- _ACTIONS DEMANDÉES_
1. Reprenez l'extrait de « Les Turcs vivant » à « soutien parfois zélé. », mis à jour en écrivant « fervent » à la place de « zélé ».
2. D'après l'extrait, à quelle heure une voiture s'arrête-t-elle devant le kiosque ?
3. Dites si chaque phrase est conforme à l'extrait, par oui ou non, en citant les mots qui le prouvent : (a) Les Turcs de France votent du 7 au 19 juin. (b) Le kiosquier accepte tout de suite d'enlever l'affiche. (c) Le kiosque se trouve à Valence.

- _EXTRAIT À LIRE_
+ + + + +

Les Turcs vivant en France, habituellement largement favorables au parti de Recep Tayyip Erdogan, sont appelés à voter du 7 au 19 juin pour les élections présidentielle et législatives en Turquie. Franceinfo s'est penché sur ce soutien parfois zélé.

Article rédigé par Carole Bélingard - Louise Hemmerlé
France Télévisions
Publié Mis à jour
Temps de lecture : 11 min
Des membres de la communauté turque du Pontet (Vaucluse) s'opposent à l'affichage de la couverture du "Point" sur le président Erdogan, le 26 mai 2018. (MAXPPP)

Il est à peine 6h30 quand une voiture s'arrête devant le kiosque de la place Porte Neuve à Valence (Drôme), samedi 26 mai. Éric Chabot voit surgir deux hommes. "Ils sont rentrés et m'ont demandé d'enlever l'affiche de la une du Point avec Erdogan", explique le kiosquier à franceinfo. Face à son refus, les deux hommes reviennent accompagnés d'une dizaine de personnes. La cause de leur ire : un dossier consacré au président turc et le titre de couverture, "Le dictateur. Jusqu'où ira Erdogan ?", en pleine campagne des élections présidentielle et législatives du 24 juin en Turquie. "Le meneur était vraiment un excité, il m'insultait. J'ai pris la décision d'enlever deux affiches qui restaient pour apaiser la tension. J'ai eu peur qu'ils brûlent le kiosque ou qu'ils cassent tout", relate Éric Chabot.

+ + + + +

- _DONNÉES AFFICHÉES_

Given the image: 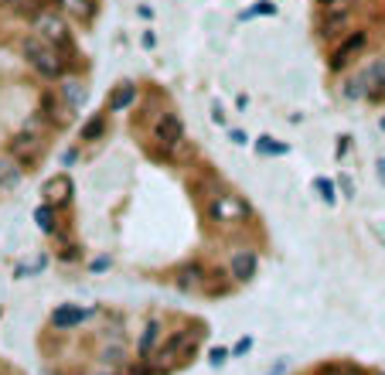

+ + + + +

- _SOLUTIONS_
1.
Les Turcs vivant en France, habituellement largement favorables au parti de Recep Tayyip Erdogan, sont appelés à voter du 7 au 19 juin pour les élections présidentielle et législatives en Turquie. Franceinfo s'est penché sur ce soutien parfois fervent.

2. Il est à peine 6h30.

3.
(a) Oui : « sont appelés à voter du 7 au 19 juin ».
(b) Non : « Face à son refus, les deux hommes reviennent accompagnés d'une dizaine de personnes ».
(c) Oui : « devant le kiosque de la place Porte Neuve à Valence (Drôme) ».